Transcribe precisely, and only, the lines beginning at the line containing "Kenya, site NB05." and ending at the final line of the material below.

- [Data supplied]
----

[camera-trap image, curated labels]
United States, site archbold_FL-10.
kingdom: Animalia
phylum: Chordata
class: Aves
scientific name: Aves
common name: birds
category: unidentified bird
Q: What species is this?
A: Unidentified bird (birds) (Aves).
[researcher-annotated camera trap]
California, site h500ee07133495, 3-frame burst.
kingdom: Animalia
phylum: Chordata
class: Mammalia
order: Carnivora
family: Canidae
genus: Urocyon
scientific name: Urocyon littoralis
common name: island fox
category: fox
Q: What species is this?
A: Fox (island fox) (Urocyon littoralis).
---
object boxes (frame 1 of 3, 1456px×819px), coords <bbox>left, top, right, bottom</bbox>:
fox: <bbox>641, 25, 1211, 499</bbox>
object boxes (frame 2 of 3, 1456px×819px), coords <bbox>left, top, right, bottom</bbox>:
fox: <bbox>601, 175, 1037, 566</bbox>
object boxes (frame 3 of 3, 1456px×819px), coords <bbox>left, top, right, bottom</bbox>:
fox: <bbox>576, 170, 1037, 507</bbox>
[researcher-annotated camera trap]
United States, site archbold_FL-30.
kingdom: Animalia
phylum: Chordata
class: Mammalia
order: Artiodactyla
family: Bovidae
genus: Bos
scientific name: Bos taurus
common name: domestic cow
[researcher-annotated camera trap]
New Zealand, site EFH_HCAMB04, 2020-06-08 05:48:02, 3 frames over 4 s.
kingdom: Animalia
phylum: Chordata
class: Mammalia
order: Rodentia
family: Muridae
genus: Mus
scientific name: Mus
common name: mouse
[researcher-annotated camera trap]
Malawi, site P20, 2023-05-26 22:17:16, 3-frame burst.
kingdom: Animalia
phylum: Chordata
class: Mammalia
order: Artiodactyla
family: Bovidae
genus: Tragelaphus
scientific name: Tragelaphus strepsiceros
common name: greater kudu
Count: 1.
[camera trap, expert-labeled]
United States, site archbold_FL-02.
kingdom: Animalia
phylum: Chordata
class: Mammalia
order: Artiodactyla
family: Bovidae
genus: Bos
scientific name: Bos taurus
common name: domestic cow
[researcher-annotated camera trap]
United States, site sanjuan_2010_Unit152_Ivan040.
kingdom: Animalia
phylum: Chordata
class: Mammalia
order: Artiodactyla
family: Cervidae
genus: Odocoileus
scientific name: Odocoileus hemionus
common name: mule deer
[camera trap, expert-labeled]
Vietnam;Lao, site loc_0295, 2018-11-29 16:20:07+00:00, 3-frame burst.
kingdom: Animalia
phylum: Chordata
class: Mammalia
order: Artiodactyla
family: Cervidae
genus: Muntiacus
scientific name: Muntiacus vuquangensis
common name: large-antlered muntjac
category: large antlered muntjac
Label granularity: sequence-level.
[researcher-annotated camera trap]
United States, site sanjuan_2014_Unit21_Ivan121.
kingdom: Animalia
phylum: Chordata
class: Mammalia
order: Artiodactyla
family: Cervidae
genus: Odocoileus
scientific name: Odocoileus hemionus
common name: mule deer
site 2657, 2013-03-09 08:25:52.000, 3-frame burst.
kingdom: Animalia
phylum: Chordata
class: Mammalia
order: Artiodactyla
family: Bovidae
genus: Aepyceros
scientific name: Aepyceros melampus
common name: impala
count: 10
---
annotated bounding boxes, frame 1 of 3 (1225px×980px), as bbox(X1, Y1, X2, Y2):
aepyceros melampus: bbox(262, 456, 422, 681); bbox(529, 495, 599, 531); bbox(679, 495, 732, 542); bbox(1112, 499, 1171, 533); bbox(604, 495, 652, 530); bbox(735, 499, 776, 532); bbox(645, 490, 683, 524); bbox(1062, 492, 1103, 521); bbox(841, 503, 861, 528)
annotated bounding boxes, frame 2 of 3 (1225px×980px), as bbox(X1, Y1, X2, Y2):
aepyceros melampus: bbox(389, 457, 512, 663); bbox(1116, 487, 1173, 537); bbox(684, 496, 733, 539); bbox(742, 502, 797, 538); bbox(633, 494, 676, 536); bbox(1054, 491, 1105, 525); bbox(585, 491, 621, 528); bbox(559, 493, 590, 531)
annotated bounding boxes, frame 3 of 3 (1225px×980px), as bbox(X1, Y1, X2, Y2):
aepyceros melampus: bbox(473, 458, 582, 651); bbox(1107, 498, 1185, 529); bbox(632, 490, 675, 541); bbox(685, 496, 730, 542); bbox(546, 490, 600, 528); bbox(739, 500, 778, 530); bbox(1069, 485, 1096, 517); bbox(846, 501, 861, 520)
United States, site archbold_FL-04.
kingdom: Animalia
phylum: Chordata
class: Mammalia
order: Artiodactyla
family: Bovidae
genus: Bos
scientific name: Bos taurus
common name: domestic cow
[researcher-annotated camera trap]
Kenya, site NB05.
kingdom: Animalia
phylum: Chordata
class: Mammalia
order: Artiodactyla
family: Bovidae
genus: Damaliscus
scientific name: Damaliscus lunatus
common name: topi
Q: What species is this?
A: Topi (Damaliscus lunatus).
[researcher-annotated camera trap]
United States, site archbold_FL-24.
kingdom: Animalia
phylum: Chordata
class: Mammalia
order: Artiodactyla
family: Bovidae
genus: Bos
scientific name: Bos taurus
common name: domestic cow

----

- [Output for this exercise]
Kenya, site NB05.
kingdom: Animalia
phylum: Chordata
class: Mammalia
order: Artiodactyla
family: Bovidae
genus: Damaliscus
scientific name: Damaliscus lunatus
common name: topi
Q: What species is this?
A: Topi (Damaliscus lunatus).
[researcher-annotated camera trap]
United States, site archbold_FL-24.
kingdom: Animalia
phylum: Chordata
class: Mammalia
order: Artiodactyla
family: Bovidae
genus: Bos
scientific name: Bos taurus
common name: domestic cow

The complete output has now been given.